● **Description of the task**
Can you rewrite the part of the rows that opens at their start and closes with the line containing "157, 239, 222)?" as a JSON list of strings, one string per line, with blank lines and the pictures left out?
Start of Extracted entries
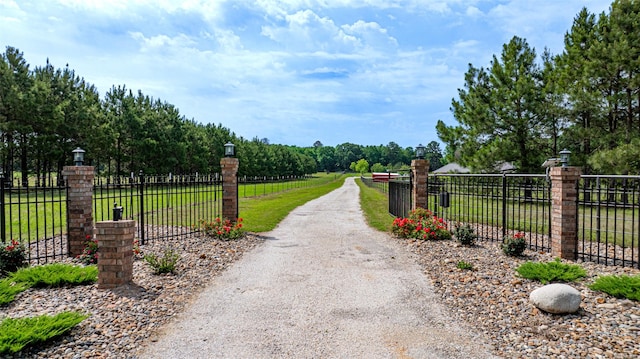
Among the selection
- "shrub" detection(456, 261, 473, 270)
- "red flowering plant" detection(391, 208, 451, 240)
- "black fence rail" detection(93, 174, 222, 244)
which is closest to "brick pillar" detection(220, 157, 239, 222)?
"black fence rail" detection(93, 174, 222, 244)

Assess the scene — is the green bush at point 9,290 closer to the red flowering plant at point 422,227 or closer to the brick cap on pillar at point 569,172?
the red flowering plant at point 422,227

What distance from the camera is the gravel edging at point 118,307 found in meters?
3.83

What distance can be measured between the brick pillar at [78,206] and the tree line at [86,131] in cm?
834

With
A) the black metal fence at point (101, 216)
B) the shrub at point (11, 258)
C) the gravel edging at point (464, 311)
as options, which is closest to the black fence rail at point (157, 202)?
the black metal fence at point (101, 216)

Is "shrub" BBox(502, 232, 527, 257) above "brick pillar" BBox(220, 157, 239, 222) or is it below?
below

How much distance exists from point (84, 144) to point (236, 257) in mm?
25937

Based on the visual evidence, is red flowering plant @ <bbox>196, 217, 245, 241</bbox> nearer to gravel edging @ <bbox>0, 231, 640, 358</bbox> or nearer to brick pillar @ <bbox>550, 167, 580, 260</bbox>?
gravel edging @ <bbox>0, 231, 640, 358</bbox>

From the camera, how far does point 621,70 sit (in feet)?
48.8

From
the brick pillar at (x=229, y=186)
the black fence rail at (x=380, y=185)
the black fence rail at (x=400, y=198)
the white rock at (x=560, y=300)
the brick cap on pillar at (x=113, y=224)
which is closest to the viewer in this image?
the white rock at (x=560, y=300)

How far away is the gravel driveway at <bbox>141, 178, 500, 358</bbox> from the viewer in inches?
153

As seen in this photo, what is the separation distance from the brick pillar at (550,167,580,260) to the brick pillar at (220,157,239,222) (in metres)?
8.02

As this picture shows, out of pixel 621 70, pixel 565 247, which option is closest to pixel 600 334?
pixel 565 247

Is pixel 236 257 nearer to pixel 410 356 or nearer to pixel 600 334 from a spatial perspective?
pixel 410 356

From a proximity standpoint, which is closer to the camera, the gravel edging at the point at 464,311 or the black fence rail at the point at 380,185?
the gravel edging at the point at 464,311
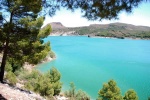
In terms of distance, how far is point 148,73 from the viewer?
44.5m

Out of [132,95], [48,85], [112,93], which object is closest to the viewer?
[132,95]

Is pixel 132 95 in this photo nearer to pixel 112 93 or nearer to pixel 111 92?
pixel 112 93

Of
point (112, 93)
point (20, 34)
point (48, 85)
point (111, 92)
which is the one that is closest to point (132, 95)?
point (112, 93)

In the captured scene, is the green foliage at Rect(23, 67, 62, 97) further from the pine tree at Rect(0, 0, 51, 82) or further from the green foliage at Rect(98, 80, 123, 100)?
the pine tree at Rect(0, 0, 51, 82)

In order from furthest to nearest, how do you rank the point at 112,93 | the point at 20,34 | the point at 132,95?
1. the point at 112,93
2. the point at 132,95
3. the point at 20,34

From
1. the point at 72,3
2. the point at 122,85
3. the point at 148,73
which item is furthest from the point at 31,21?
the point at 148,73

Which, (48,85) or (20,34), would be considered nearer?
(20,34)

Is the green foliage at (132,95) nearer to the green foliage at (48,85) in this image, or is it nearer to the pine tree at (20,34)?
the green foliage at (48,85)

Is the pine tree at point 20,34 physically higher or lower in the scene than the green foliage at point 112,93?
higher

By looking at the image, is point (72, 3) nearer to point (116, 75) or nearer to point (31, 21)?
point (31, 21)

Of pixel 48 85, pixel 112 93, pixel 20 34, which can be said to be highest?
pixel 20 34

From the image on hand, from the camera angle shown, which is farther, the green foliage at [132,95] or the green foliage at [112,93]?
the green foliage at [112,93]

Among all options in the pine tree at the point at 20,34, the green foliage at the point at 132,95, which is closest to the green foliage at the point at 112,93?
the green foliage at the point at 132,95

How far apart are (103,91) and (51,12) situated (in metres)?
16.6
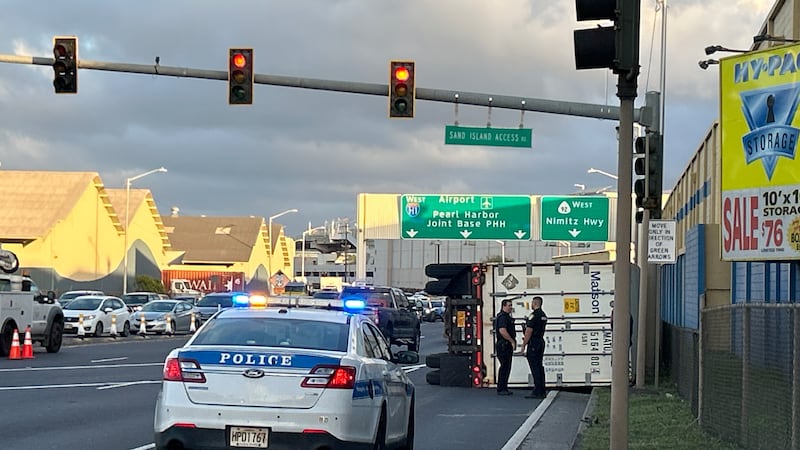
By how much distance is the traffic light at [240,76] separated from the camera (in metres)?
21.8

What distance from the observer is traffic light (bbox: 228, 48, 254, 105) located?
2181 cm

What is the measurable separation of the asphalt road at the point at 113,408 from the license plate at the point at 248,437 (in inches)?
152

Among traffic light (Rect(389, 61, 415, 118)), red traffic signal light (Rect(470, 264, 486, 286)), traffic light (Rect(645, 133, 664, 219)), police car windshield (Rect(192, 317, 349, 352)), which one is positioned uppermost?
traffic light (Rect(389, 61, 415, 118))

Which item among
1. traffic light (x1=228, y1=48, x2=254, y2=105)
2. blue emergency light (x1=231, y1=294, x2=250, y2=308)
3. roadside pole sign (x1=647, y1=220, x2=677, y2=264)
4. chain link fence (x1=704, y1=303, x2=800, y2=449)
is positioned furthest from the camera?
traffic light (x1=228, y1=48, x2=254, y2=105)

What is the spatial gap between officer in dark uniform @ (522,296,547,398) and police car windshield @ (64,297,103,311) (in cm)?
2444

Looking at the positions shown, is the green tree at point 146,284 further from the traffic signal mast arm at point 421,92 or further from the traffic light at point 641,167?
the traffic light at point 641,167

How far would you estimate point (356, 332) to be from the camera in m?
11.4

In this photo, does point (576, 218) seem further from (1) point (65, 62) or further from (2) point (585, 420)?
(2) point (585, 420)

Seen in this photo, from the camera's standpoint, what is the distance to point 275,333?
36.4 feet

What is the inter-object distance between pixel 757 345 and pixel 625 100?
11.5 feet

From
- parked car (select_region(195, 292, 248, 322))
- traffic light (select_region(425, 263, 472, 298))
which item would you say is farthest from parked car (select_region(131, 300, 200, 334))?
traffic light (select_region(425, 263, 472, 298))

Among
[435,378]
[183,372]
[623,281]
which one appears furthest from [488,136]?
[183,372]

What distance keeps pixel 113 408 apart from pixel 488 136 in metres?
9.62

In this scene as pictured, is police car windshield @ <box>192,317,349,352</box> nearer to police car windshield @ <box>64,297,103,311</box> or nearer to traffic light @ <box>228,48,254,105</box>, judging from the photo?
traffic light @ <box>228,48,254,105</box>
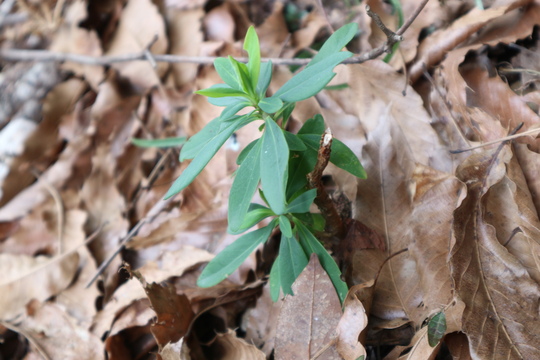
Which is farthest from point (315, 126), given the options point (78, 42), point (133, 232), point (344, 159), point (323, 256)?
point (78, 42)

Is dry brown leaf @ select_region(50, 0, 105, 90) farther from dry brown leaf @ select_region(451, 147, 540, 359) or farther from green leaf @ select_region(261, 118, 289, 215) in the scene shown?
dry brown leaf @ select_region(451, 147, 540, 359)

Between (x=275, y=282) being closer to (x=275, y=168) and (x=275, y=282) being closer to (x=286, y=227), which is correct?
(x=286, y=227)

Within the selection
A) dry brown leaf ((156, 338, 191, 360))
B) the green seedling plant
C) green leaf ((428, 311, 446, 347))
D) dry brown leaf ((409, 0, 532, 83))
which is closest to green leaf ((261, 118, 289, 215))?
the green seedling plant

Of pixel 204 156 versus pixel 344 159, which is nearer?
pixel 204 156

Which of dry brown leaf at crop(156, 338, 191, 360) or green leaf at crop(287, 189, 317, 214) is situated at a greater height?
green leaf at crop(287, 189, 317, 214)

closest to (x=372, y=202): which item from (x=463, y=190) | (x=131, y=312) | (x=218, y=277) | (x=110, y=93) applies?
(x=463, y=190)
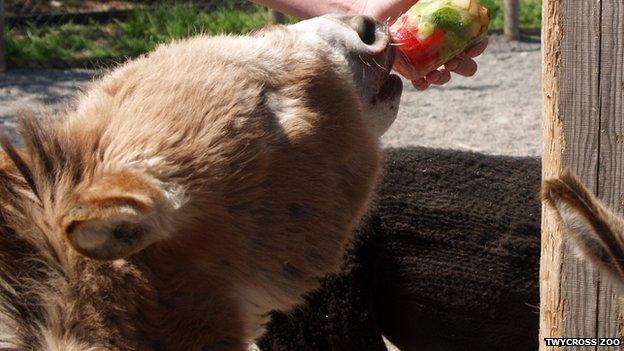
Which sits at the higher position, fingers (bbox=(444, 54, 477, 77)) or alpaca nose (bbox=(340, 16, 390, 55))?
alpaca nose (bbox=(340, 16, 390, 55))

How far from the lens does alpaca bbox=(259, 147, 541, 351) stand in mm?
2992

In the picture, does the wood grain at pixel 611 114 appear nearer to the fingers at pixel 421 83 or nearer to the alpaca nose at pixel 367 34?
the alpaca nose at pixel 367 34

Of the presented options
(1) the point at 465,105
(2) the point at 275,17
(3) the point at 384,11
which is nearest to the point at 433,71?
(3) the point at 384,11

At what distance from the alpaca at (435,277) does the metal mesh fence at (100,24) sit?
5.27 m

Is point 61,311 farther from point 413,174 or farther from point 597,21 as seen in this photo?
point 413,174

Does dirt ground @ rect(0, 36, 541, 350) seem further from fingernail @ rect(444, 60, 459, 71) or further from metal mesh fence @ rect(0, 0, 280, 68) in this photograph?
fingernail @ rect(444, 60, 459, 71)

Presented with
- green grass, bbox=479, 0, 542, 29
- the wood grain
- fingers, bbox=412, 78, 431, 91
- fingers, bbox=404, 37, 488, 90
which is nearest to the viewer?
the wood grain

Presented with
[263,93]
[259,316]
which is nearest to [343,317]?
[259,316]

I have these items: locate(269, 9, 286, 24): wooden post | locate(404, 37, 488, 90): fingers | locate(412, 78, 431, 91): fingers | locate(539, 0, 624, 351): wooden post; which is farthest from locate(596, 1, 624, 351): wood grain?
locate(269, 9, 286, 24): wooden post

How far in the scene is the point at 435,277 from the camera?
3059 mm

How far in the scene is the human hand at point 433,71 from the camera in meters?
2.83

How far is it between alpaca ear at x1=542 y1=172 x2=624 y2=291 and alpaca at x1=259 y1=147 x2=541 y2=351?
1313 mm

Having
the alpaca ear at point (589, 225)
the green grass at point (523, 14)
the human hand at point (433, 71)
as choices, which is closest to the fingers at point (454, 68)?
the human hand at point (433, 71)

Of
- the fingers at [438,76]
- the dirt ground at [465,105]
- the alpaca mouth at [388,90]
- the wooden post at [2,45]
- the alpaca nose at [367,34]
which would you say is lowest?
the dirt ground at [465,105]
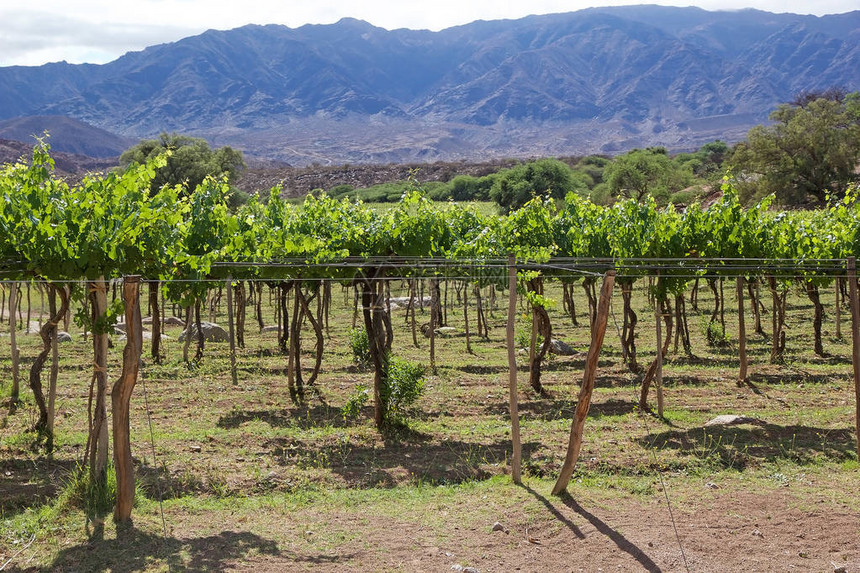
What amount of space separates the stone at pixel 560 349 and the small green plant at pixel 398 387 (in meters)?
8.20

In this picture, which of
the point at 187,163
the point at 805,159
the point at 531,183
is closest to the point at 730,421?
the point at 805,159

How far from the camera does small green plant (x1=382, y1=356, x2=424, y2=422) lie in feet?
40.5

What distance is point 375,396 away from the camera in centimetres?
1268

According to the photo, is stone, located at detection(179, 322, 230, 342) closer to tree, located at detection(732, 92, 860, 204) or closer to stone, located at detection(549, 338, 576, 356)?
stone, located at detection(549, 338, 576, 356)

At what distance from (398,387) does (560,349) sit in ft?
28.3

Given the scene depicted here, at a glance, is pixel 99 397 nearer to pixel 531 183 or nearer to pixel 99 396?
pixel 99 396

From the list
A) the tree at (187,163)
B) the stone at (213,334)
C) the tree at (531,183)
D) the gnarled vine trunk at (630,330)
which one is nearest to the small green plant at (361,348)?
the gnarled vine trunk at (630,330)

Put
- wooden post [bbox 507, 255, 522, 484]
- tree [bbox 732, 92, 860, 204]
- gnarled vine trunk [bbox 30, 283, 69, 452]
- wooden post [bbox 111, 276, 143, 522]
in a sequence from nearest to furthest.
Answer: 1. wooden post [bbox 111, 276, 143, 522]
2. wooden post [bbox 507, 255, 522, 484]
3. gnarled vine trunk [bbox 30, 283, 69, 452]
4. tree [bbox 732, 92, 860, 204]

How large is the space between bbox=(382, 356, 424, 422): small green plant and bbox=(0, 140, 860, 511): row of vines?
0.10m

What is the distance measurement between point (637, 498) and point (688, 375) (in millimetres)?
7624

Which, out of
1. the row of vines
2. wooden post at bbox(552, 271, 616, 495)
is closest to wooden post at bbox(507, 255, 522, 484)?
the row of vines

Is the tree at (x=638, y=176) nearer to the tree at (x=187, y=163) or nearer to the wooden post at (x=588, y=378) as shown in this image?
the tree at (x=187, y=163)

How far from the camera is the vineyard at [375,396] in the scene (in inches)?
337

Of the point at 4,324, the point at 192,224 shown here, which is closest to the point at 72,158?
the point at 4,324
End of Extracted entries
● **Written solution**
[
  "Among the selection",
  "- \"shrub\" detection(456, 261, 473, 270)",
  "- \"red flowering plant\" detection(391, 208, 451, 240)",
  "- \"black fence rail\" detection(93, 174, 222, 244)",
  "which is closest to \"brick pillar\" detection(220, 157, 239, 222)?"
]